Task: Reproduce every line of the data below verbatim, leaving out the pictures.

= = = =

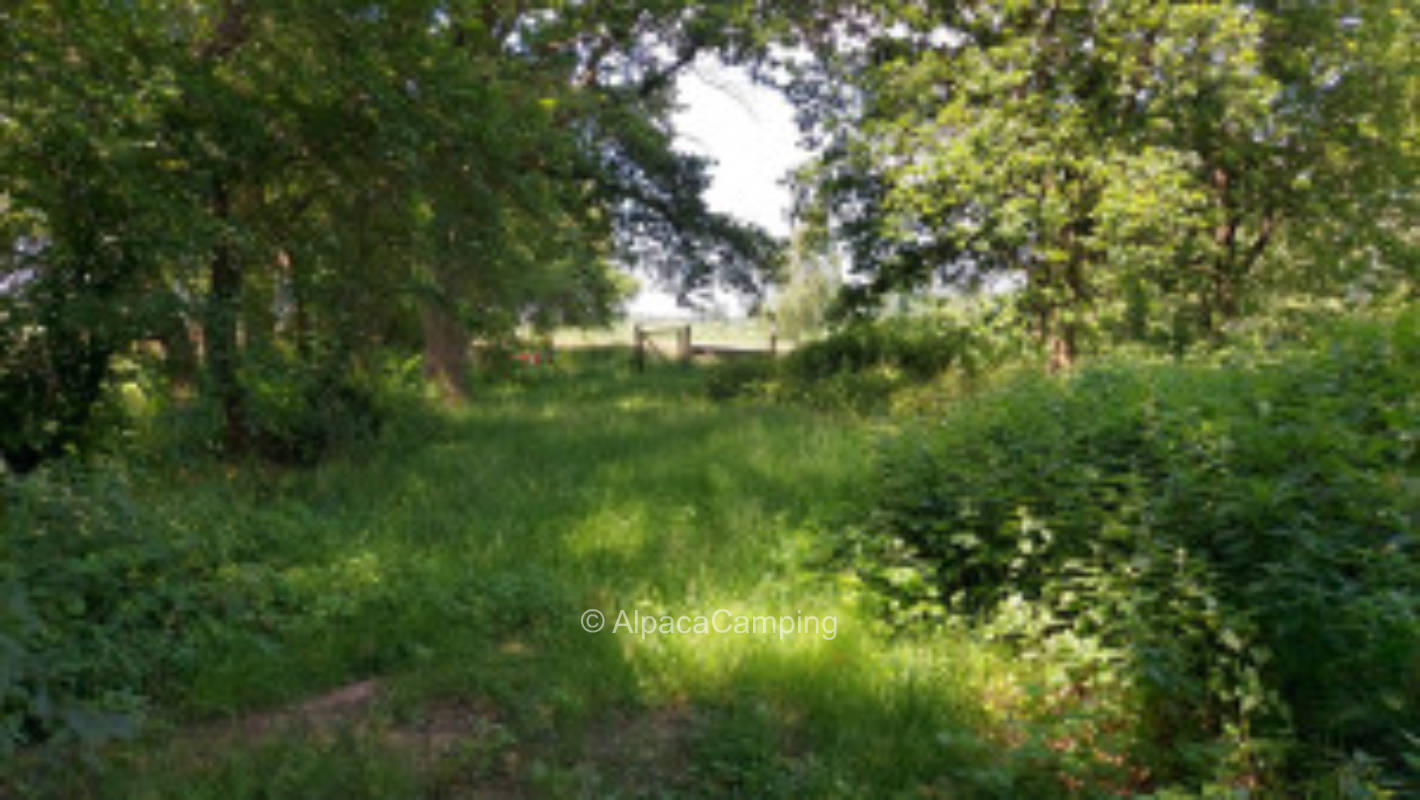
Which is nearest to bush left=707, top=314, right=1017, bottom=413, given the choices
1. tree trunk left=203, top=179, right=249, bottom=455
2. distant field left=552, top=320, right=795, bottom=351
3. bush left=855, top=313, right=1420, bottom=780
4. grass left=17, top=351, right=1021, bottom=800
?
distant field left=552, top=320, right=795, bottom=351

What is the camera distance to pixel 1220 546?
138 inches

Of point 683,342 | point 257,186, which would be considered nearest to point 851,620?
point 257,186

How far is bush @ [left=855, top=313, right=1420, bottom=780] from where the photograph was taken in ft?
9.84

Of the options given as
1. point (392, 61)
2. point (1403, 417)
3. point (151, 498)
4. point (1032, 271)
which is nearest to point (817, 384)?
point (1032, 271)

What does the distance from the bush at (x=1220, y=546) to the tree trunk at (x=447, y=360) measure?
376 inches

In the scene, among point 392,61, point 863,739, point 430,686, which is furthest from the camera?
point 392,61

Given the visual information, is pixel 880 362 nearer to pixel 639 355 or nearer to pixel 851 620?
pixel 639 355

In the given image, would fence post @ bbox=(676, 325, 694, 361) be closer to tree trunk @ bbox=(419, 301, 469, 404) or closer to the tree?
tree trunk @ bbox=(419, 301, 469, 404)

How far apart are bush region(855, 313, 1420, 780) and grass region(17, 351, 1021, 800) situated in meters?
0.53

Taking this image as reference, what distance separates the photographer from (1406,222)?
37.4ft

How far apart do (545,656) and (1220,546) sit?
300cm

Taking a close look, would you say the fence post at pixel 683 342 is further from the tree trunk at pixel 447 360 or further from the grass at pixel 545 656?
the grass at pixel 545 656

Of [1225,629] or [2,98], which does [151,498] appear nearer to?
[2,98]

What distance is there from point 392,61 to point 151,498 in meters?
4.00
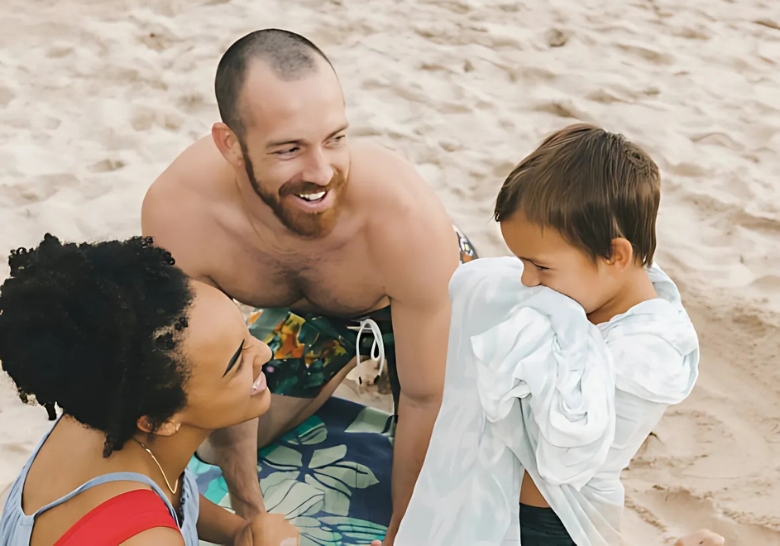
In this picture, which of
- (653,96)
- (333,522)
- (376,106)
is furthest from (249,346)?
(653,96)

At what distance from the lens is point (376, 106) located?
358cm

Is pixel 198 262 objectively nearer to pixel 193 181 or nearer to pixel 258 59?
pixel 193 181

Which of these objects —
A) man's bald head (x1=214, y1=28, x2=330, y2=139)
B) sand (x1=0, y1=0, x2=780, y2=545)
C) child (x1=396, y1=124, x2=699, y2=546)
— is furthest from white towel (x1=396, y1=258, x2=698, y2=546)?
sand (x1=0, y1=0, x2=780, y2=545)

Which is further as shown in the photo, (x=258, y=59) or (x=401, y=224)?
(x=401, y=224)

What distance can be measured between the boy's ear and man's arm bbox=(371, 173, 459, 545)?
1.92 feet

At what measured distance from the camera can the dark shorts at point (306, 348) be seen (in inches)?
82.0

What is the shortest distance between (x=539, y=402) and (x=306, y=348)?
0.98 meters

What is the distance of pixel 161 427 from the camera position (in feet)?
4.43

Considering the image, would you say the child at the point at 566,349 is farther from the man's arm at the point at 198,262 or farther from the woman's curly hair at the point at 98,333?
the man's arm at the point at 198,262

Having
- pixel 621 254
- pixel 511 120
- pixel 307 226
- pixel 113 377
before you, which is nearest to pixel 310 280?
pixel 307 226

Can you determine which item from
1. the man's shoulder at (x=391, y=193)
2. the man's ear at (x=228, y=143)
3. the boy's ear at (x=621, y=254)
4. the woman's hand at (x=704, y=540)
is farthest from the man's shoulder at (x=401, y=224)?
the woman's hand at (x=704, y=540)

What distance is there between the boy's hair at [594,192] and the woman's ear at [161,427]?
2.08 feet

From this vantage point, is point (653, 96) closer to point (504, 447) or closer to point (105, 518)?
point (504, 447)

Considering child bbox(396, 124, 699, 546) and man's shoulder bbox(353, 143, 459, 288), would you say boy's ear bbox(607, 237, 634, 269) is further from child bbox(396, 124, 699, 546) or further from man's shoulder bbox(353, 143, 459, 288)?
man's shoulder bbox(353, 143, 459, 288)
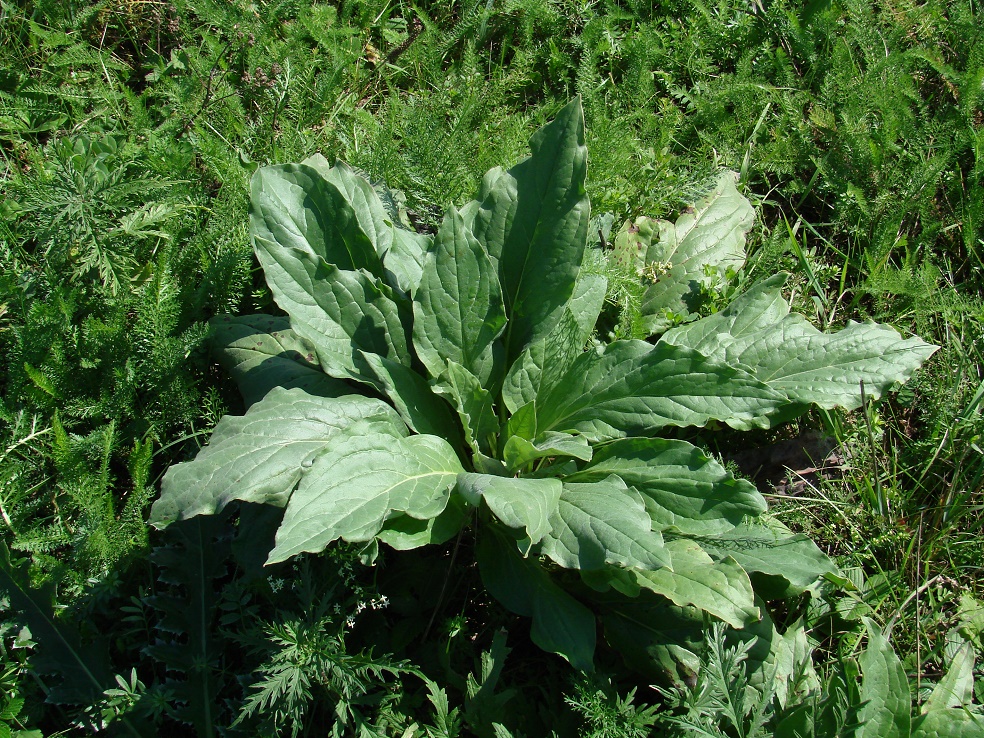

= = = =

Solution below:
Which is nearest to bush left=707, top=314, right=1017, bottom=413, given the choices
1. tree trunk left=203, top=179, right=249, bottom=455
2. distant field left=552, top=320, right=795, bottom=351
3. bush left=855, top=313, right=1420, bottom=780
4. grass left=17, top=351, right=1021, bottom=800
?
distant field left=552, top=320, right=795, bottom=351

What is the camera distance to pixel 1220 546?
138 inches

Of point 683,342 | point 257,186, which would be considered nearest to point 851,620?
point 257,186

How far is bush @ [left=855, top=313, right=1420, bottom=780] from where the photograph was taken in ft?
9.84

Of the options given as
1. point (392, 61)
2. point (1403, 417)
3. point (151, 498)
4. point (1032, 271)
which is nearest to point (817, 384)?
point (1032, 271)

What does the distance from the bush at (x=1220, y=546) to the tree trunk at (x=447, y=360) measure?
376 inches

In the scene, among point 392,61, point 863,739, point 430,686, which is furthest from the camera?
point 392,61

Given the visual information, is pixel 880 362 nearer to pixel 639 355 or nearer to pixel 851 620?
pixel 639 355

In the given image, would fence post @ bbox=(676, 325, 694, 361) be closer to tree trunk @ bbox=(419, 301, 469, 404) or closer to the tree?
tree trunk @ bbox=(419, 301, 469, 404)

How far apart are bush region(855, 313, 1420, 780) and grass region(17, 351, 1021, 800) situated in meters?
0.53

Taking this image as reference, what distance separates the photographer from (1406,222)?
37.4ft

How far apart do (545,656) and (1220,546) sit?
300cm

Taking a close look, would you say the fence post at pixel 683 342 is further from the tree trunk at pixel 447 360 or further from the grass at pixel 545 656?
the grass at pixel 545 656

Of [1225,629] or [2,98], which does [151,498] appear nearer to?
[2,98]

What distance is there from point 392,61 to point 151,498 in meters?
4.00
In this picture, which of
- (653,96)
- (333,522)
- (376,106)
is furthest from (249,346)?
(653,96)

At what distance from the lens is point (376, 106) located?
358cm

Is pixel 198 262 objectively nearer to pixel 193 181 or nearer to pixel 258 59?
pixel 193 181

Which of these objects —
A) man's bald head (x1=214, y1=28, x2=330, y2=139)
B) sand (x1=0, y1=0, x2=780, y2=545)
C) child (x1=396, y1=124, x2=699, y2=546)
— is furthest from white towel (x1=396, y1=258, x2=698, y2=546)?
sand (x1=0, y1=0, x2=780, y2=545)

Which is further as shown in the photo, (x=258, y=59) or (x=401, y=224)?
(x=401, y=224)

What distance can be measured between the boy's ear and man's arm bbox=(371, 173, 459, 545)?
1.92 feet

At what measured distance from the camera can the dark shorts at point (306, 348) be seen (in inches)?
82.0

What is the shortest distance between (x=539, y=402) and (x=306, y=348)?
0.98 meters

What is the distance of pixel 161 427 from the camera position (in feet)?
4.43

Considering the image, would you say the child at the point at 566,349 is farther from the man's arm at the point at 198,262 or farther from the woman's curly hair at the point at 98,333?
the man's arm at the point at 198,262

Having
- pixel 621 254
- pixel 511 120
- pixel 307 226
- pixel 113 377
before you, which is nearest to pixel 310 280?
pixel 307 226

Can you determine which item from
1. the man's shoulder at (x=391, y=193)
2. the man's ear at (x=228, y=143)
3. the boy's ear at (x=621, y=254)
4. the woman's hand at (x=704, y=540)
is farthest from the man's shoulder at (x=401, y=224)?
the woman's hand at (x=704, y=540)

What distance is there between the boy's hair at [594,192] and the woman's ear at [161,427]?
2.08 feet

From this vantage point, is point (653, 96) closer to point (504, 447) or closer to point (105, 518)?
point (504, 447)

Considering child bbox(396, 124, 699, 546) and man's shoulder bbox(353, 143, 459, 288), would you say boy's ear bbox(607, 237, 634, 269) is further from child bbox(396, 124, 699, 546) or further from man's shoulder bbox(353, 143, 459, 288)?
man's shoulder bbox(353, 143, 459, 288)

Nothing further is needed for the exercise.